Bloomfield Hills, Michigan, Sept. 15, 2020 — Cranbrook Art Museum opens two new exhibitions this month that will join the exhibition Shapeshifters: Transformations in Contemporary Art currently on display. The three exhibitions occupy the upper and lower galleries of the museum. The museum is now open late every Thursday until 8pm, with FREE admission all day. All visitors must preregister at cranbrookartmuseum.org.
Headspace: Jim Dine’s Glyptotek
Opened September 9, 2020
Inspired by a 1984 trip to Glyptothek, Munich’s museum dedicated to antique Greek and Roman sculpture, artist Jim Dine set out to create a book of prints inspired by the collection. He produced forty drawings uniquely designed to function as transparencies in the production of héliogravure prints, a printmaking process used to reproduce the earliest photographs. Dine’s prints exist both as individual works and as a collection, bound together in the oversized book, Glyptotek. According to Dine, each individual image in his Glyptotek can stand alone, but when viewed together they form a singular narrative “about learning from the Ancient World.”

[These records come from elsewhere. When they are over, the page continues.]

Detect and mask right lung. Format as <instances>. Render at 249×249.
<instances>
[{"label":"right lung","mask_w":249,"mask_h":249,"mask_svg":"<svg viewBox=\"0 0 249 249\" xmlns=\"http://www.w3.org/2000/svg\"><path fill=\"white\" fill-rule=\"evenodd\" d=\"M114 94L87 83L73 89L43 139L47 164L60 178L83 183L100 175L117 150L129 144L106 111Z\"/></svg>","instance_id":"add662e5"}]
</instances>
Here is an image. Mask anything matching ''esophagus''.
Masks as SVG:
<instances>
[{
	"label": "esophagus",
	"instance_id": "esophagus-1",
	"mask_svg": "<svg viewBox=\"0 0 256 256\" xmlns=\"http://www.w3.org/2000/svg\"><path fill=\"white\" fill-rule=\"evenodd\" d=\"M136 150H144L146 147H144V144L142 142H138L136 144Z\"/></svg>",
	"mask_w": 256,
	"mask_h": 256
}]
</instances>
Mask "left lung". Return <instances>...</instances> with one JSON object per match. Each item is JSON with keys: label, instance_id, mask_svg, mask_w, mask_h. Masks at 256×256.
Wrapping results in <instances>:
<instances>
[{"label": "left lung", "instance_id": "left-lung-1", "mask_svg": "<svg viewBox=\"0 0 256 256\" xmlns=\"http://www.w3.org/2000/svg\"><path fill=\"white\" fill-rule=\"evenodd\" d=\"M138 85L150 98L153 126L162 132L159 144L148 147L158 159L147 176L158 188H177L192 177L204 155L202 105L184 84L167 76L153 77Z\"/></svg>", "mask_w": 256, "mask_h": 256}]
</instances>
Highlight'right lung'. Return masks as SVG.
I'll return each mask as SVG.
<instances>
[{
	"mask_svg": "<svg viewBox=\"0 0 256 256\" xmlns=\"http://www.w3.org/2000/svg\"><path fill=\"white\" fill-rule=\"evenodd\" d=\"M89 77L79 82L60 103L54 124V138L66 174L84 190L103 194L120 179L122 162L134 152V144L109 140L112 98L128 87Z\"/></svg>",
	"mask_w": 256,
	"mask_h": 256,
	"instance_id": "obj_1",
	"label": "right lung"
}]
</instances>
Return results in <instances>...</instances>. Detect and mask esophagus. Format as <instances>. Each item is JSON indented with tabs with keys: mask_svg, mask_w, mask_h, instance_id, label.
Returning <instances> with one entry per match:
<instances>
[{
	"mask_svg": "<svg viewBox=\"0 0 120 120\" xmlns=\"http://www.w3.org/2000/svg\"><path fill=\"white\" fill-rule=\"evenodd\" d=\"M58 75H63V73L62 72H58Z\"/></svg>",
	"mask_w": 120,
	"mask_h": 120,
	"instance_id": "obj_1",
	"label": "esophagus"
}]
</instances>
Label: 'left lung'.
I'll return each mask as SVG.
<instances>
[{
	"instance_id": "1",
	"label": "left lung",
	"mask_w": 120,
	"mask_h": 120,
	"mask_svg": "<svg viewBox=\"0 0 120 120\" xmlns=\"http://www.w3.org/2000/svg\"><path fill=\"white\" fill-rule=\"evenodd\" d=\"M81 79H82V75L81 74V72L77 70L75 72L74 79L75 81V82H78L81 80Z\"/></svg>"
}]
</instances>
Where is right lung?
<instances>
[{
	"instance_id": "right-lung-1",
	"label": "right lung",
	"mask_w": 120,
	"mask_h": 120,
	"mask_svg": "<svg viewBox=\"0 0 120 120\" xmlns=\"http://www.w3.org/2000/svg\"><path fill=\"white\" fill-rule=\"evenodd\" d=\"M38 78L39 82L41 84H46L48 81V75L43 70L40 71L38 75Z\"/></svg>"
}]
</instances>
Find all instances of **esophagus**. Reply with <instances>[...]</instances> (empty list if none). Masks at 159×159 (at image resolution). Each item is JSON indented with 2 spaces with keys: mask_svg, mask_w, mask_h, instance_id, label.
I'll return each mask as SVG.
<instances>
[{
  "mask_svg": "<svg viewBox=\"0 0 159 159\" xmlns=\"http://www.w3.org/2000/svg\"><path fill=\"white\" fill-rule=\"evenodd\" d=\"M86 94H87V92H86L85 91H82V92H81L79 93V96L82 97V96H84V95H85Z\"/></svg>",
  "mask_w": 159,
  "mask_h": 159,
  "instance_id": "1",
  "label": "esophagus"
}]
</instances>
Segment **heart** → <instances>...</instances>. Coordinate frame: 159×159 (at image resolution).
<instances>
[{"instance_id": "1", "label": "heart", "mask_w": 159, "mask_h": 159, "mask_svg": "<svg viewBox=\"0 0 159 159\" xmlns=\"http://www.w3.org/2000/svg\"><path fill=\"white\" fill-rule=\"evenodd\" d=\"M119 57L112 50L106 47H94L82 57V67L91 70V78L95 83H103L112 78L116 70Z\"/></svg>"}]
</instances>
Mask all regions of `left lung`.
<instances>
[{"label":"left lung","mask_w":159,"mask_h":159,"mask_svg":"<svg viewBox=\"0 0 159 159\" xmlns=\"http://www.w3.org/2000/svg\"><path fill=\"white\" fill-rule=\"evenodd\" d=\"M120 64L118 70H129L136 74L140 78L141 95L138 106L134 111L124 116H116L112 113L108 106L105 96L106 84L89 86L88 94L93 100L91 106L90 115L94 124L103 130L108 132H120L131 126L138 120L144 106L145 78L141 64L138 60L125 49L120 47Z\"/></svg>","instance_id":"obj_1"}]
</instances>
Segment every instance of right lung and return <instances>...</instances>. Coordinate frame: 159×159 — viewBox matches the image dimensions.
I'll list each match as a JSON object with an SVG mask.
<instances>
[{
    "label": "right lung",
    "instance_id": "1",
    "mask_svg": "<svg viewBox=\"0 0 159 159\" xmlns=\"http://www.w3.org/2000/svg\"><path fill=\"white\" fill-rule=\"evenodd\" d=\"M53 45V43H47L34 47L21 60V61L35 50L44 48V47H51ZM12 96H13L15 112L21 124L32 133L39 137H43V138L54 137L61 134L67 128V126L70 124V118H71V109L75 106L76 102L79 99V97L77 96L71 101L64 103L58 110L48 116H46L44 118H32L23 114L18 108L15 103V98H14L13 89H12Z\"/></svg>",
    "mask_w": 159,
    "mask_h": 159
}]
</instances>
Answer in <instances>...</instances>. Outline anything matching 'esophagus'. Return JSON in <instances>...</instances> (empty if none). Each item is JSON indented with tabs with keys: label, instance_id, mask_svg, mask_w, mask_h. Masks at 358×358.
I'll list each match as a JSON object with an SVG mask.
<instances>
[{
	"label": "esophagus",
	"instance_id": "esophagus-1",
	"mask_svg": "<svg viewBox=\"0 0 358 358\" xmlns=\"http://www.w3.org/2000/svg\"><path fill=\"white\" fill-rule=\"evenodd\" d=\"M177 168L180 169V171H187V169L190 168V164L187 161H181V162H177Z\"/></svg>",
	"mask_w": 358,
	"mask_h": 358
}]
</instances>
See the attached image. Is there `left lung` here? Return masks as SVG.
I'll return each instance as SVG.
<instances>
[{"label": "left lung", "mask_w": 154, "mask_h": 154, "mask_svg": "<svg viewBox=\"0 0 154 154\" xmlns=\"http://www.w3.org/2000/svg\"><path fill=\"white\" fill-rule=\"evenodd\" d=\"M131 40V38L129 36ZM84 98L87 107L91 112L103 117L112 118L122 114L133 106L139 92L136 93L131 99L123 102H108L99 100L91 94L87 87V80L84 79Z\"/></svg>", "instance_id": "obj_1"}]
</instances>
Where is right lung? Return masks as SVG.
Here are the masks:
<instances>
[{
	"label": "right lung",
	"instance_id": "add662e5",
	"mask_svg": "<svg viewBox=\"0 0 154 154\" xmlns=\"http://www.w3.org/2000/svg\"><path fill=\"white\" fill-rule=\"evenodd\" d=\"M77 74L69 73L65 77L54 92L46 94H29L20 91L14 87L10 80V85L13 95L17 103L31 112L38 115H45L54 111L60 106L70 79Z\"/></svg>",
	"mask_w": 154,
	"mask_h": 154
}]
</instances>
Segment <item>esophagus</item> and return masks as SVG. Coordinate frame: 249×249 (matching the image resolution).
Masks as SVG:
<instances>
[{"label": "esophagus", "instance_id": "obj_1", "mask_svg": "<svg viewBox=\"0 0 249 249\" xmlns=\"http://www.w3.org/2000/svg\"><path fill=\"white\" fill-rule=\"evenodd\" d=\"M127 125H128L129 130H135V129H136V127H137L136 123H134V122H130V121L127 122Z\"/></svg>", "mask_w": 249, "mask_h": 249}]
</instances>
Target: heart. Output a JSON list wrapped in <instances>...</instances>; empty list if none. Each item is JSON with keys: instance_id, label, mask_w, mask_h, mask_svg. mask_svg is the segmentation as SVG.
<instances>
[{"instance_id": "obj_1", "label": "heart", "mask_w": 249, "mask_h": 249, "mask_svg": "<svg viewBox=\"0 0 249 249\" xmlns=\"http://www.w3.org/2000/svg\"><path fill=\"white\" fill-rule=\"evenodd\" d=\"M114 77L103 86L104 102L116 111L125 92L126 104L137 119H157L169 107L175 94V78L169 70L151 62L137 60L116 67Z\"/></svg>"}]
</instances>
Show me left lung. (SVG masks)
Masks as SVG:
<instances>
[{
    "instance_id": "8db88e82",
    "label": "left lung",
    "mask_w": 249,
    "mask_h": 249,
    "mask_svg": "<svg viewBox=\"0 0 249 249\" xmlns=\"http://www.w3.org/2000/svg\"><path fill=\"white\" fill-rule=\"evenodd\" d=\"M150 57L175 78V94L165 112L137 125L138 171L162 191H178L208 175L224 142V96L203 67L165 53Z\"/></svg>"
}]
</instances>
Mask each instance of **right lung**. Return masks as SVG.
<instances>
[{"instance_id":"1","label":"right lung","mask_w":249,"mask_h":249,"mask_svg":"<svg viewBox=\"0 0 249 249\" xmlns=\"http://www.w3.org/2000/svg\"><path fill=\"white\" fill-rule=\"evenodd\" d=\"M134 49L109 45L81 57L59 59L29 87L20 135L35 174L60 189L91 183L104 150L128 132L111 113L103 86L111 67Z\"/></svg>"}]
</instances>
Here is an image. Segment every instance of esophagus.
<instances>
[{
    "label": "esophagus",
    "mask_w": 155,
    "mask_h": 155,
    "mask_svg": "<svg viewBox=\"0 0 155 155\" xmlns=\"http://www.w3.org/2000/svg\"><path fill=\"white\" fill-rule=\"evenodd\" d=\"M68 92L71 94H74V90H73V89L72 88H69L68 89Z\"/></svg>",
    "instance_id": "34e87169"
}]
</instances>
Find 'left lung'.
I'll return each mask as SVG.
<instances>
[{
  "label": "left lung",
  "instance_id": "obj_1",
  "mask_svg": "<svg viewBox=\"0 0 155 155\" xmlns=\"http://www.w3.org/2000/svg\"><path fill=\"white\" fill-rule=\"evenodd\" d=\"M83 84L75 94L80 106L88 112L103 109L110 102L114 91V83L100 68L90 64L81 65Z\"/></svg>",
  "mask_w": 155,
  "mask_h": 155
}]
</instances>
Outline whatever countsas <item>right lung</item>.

Headspace pairs Dine’s prints with sculptural works by other artists from Cranbrook Art Museum’s permanent collection. These pieces from the twentieth century draw aesthetic parallels to Dine’s gestural renderings. Many of the selected busts mimic Dine’s ancient source material, while other works abstract the figure and reduce the form to a simple suggestion of what it represents.
Headspace: Jim Dine’s Glyptotek is organized by Cranbrook Art Museum and curated by Kat Goffnett, the Jeanne and Ralph Graham Collections Fellow, and features works gifted by George Francouer and Gerald Earles.
Detroit Printing Co-op: The Politics of the Joy of Printing
Opens September 16, 2020
The social activism of the 1960s and 1970s gave rise to an “underground press,” which provided an alternative way to publish writings on a variety of issues, including Black empowerment, the quest for civil liberties and workers’ rights, anti-Vietnam war sentiment, and critiques of capitalism. This loose collection of independent magazines, alternative newspapers, fringe book publishers, and printing cooperatives, helped democratize publishing by making the necessary equipment and processes available to ordinary citizens.
Detroit became a hub for such alternative thinking and publishing, both before and after the wake of the citizen uprisings against institutionalized anti-Black racism in 1967 as well as on the basis of its strong union presence in manufacturing. In 1969, a group of friends, including Fredy and Lorraine Perlman, purchased a used industrial printing press and set up shop in the city, eventually calling themselves the Detroit Printing Co-op.
Rejecting the convention of privately owned property, the Co-op made its press available for like-minded others to use, and printed paid commissions to help cover expenses. The Co-op’s activities included Fredy and Lorraine Perlman’s book imprint called Black & Red, which published Guy Debord’s seminal text, Society of the Spectacle; printing one of the era’s defining magazines, Radical America; and collaboration with members of Black Star, the publishing arm of the League of Revolutionary Black Workers, and Detroit’s influential anarchist newspaper Fifth Estate.
“Some have compared recent social events with those of the 1960s. This show helps us understand some of the many issues that they were grappling with more than 30 years ago through the lens of the Detroit Printing Co-op, a small but prolific producer of urgent community messages,” said Andrew Blauvelt, Director of Cranbrook Art Museum. “Although the content of the work is political and academic and very much of its time, what is most striking are the printing and graphic design experiments that still appear fresh and contemporary years later.”
The story of the Detroit Printing Co-op underscores the power of the press to voice dissent, organize communities of like-minded individuals, and to articulate a case for social change. In an era dominated by the printed word and graphic communications, the Detroit Printing Co-op offered a small but potent example of such power, one that finds echoes not only in some of today’s pressing social issues but also in the resurgent interest in self-publishing and alternative printing methods in an age of screen-based social media.
A fully illustrated, 240-page book (Los Angeles: Inventory Press, 2019) is available from the Cranbrook Art Museum shop.
Detroit Printing Co-op: The Politics of the Joy of Printing is based on a previous exhibition produced by 9338 Campau and subsequent research for a publication of the same title by Danielle Aubert, which was supported in part by the John S. and James L. Knight Foundation, Wayne State University, and AIGA. The exhibition was organized by Cranbrook Art Museum and was curated by Andrew Blauvelt and Danielle Aubert with exhibition design by Jon Geiger.